─── GIVEN DATA

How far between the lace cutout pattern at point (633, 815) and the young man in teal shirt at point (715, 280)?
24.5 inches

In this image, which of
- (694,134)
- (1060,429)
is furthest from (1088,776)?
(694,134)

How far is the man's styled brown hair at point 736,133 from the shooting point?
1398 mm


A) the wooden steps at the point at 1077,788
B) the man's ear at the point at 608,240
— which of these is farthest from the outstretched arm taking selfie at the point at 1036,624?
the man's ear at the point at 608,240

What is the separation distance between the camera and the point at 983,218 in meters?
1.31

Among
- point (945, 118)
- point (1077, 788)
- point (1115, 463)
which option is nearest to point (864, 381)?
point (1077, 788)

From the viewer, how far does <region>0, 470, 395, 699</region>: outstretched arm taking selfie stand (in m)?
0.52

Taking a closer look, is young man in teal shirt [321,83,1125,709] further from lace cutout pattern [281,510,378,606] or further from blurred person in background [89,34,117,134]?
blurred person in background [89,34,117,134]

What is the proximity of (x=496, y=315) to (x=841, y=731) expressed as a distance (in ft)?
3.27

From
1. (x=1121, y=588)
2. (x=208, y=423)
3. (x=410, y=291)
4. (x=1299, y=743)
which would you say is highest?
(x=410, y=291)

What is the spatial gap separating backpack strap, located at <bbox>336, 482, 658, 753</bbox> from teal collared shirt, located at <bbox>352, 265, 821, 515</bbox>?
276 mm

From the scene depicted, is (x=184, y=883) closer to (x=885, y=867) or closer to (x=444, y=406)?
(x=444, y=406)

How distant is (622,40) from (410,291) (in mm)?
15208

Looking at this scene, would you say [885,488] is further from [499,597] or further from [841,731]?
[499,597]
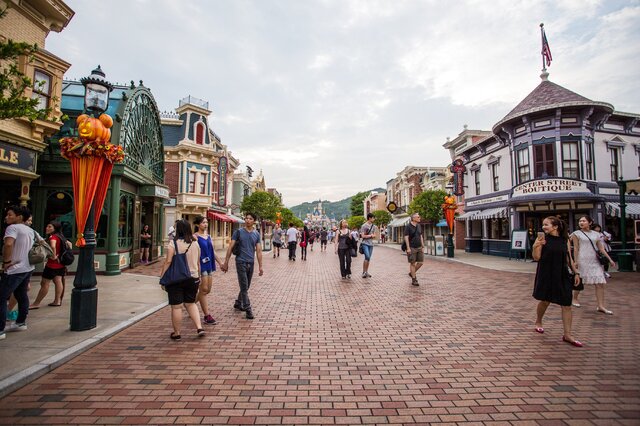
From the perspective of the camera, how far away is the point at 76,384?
3.38m

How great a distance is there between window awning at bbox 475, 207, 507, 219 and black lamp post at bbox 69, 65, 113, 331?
19.9m

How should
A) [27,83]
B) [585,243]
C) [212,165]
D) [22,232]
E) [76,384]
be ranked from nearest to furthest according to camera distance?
1. [76,384]
2. [27,83]
3. [22,232]
4. [585,243]
5. [212,165]

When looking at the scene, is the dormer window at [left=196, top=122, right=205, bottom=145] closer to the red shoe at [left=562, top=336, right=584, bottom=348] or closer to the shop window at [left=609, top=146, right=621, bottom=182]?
the red shoe at [left=562, top=336, right=584, bottom=348]

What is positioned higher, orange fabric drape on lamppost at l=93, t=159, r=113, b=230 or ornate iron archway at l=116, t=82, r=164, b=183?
ornate iron archway at l=116, t=82, r=164, b=183

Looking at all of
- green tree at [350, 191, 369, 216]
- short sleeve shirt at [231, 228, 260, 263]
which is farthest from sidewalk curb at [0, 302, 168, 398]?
green tree at [350, 191, 369, 216]

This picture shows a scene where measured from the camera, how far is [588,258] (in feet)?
21.1

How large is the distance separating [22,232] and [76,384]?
2775mm

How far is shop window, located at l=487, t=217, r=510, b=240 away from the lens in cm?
2041

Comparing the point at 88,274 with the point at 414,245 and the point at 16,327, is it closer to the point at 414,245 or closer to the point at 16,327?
the point at 16,327

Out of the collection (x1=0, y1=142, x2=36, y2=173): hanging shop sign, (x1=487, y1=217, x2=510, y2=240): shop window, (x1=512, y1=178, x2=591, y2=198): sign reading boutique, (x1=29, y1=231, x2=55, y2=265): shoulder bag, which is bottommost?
(x1=29, y1=231, x2=55, y2=265): shoulder bag

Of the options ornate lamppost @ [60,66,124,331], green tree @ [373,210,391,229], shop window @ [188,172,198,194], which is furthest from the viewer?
green tree @ [373,210,391,229]

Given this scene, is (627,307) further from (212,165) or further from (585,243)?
(212,165)

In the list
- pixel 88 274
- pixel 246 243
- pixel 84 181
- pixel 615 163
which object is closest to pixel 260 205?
pixel 615 163

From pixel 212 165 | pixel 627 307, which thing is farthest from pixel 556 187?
pixel 212 165
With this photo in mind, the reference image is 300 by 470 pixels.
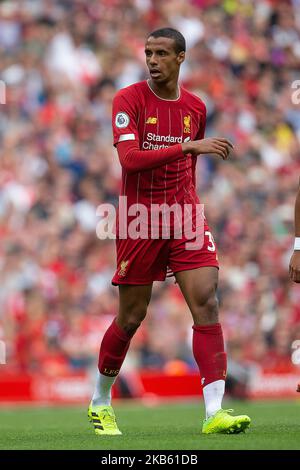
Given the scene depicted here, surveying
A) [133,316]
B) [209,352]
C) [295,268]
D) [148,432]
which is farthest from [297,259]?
[148,432]

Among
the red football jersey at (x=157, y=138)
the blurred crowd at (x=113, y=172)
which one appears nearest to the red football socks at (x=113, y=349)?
the red football jersey at (x=157, y=138)

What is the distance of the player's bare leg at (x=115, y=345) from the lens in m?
7.61

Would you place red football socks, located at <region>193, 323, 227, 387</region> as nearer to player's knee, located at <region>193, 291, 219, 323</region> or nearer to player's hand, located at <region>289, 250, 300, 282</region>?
player's knee, located at <region>193, 291, 219, 323</region>

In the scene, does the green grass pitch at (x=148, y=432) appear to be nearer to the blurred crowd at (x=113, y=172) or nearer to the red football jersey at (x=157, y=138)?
the red football jersey at (x=157, y=138)

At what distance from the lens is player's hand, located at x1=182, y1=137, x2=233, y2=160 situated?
697 centimetres

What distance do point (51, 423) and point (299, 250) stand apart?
365 cm

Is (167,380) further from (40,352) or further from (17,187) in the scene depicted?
(17,187)

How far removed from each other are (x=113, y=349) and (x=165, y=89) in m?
1.78

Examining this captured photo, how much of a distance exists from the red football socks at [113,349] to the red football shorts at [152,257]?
1.14ft

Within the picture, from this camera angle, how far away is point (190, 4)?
62.4 ft

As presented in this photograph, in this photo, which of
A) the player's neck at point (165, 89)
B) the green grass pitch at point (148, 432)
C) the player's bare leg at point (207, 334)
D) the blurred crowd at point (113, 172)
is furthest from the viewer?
the blurred crowd at point (113, 172)

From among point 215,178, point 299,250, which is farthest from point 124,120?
point 215,178

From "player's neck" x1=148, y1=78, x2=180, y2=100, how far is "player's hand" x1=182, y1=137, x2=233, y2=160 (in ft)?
2.00

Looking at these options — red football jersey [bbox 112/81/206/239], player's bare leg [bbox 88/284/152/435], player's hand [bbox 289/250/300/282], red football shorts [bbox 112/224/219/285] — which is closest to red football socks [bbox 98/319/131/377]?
player's bare leg [bbox 88/284/152/435]
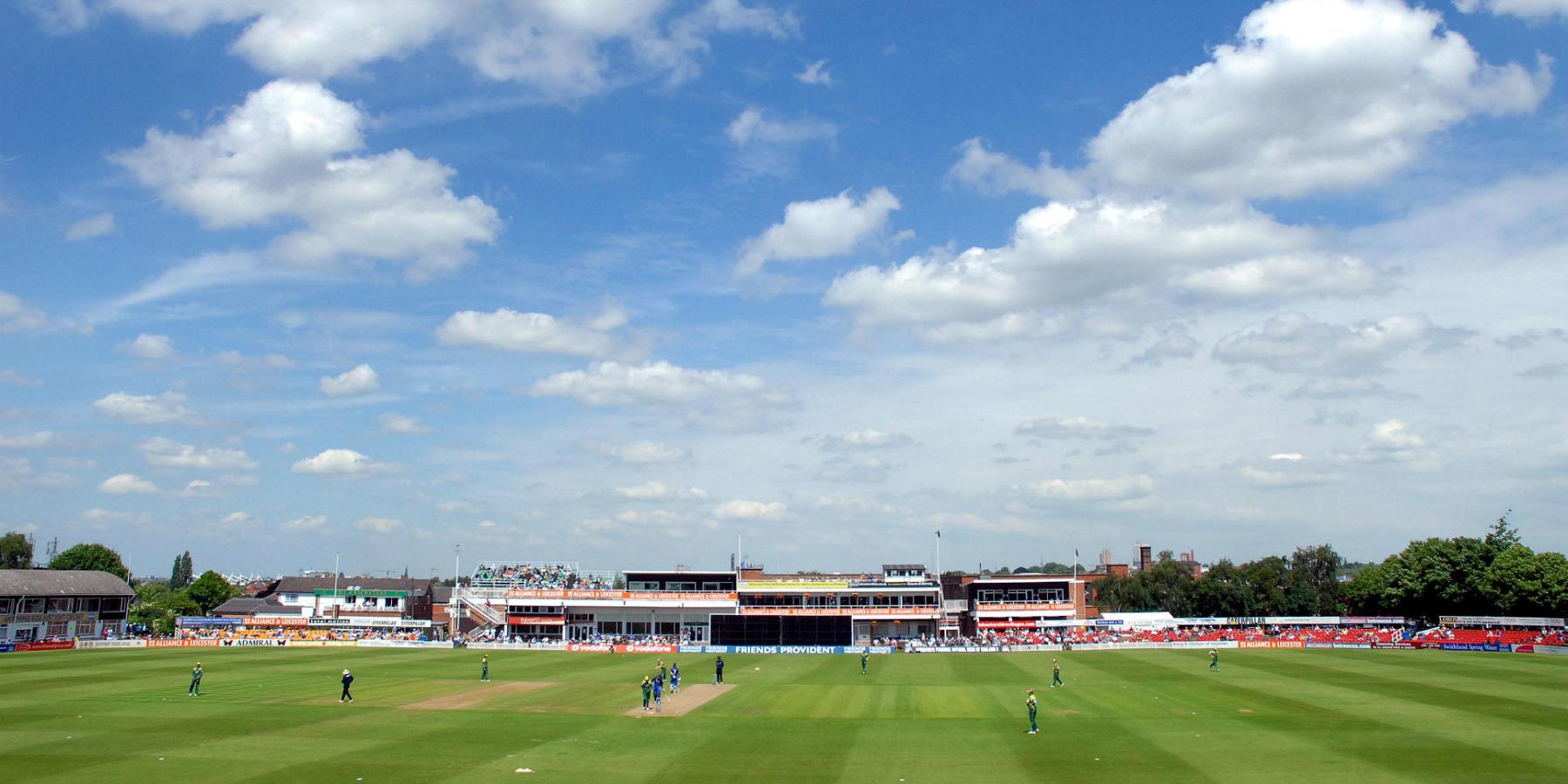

──────

WRITTEN PROBLEM:
Write out the lines from the one containing "What distance do" through the final line, both included, and leave the pictures out.

PROBLEM SOLUTION:
What distance do point (51, 423) and point (299, 250) stand apart?
365 cm

Is (167,380) further from (40,352) or further from (17,187) in the scene depicted?
(17,187)

How far removed from each other are (x=113, y=349) and (x=165, y=89) in m?
1.78

Examining this captured photo, how much of a distance exists from the red football socks at [113,349] to the red football shorts at [152,257]?
1.14ft

Within the picture, from this camera angle, how far away is point (190, 4)?
62.4 ft

As presented in this photograph, in this photo, which of
A) the player's neck at point (165, 89)
B) the green grass pitch at point (148, 432)
C) the player's bare leg at point (207, 334)
D) the blurred crowd at point (113, 172)
is furthest from the viewer?
the blurred crowd at point (113, 172)

From among point 215,178, point 299,250, which is farthest from point 124,120?
point 215,178

From "player's neck" x1=148, y1=78, x2=180, y2=100, how far is "player's hand" x1=182, y1=137, x2=233, y2=160 (in ft)?
2.00

Looking at these options — red football jersey [bbox 112/81/206/239], player's bare leg [bbox 88/284/152/435], player's hand [bbox 289/250/300/282], red football shorts [bbox 112/224/219/285] — which is closest to red football socks [bbox 98/319/131/377]?
player's bare leg [bbox 88/284/152/435]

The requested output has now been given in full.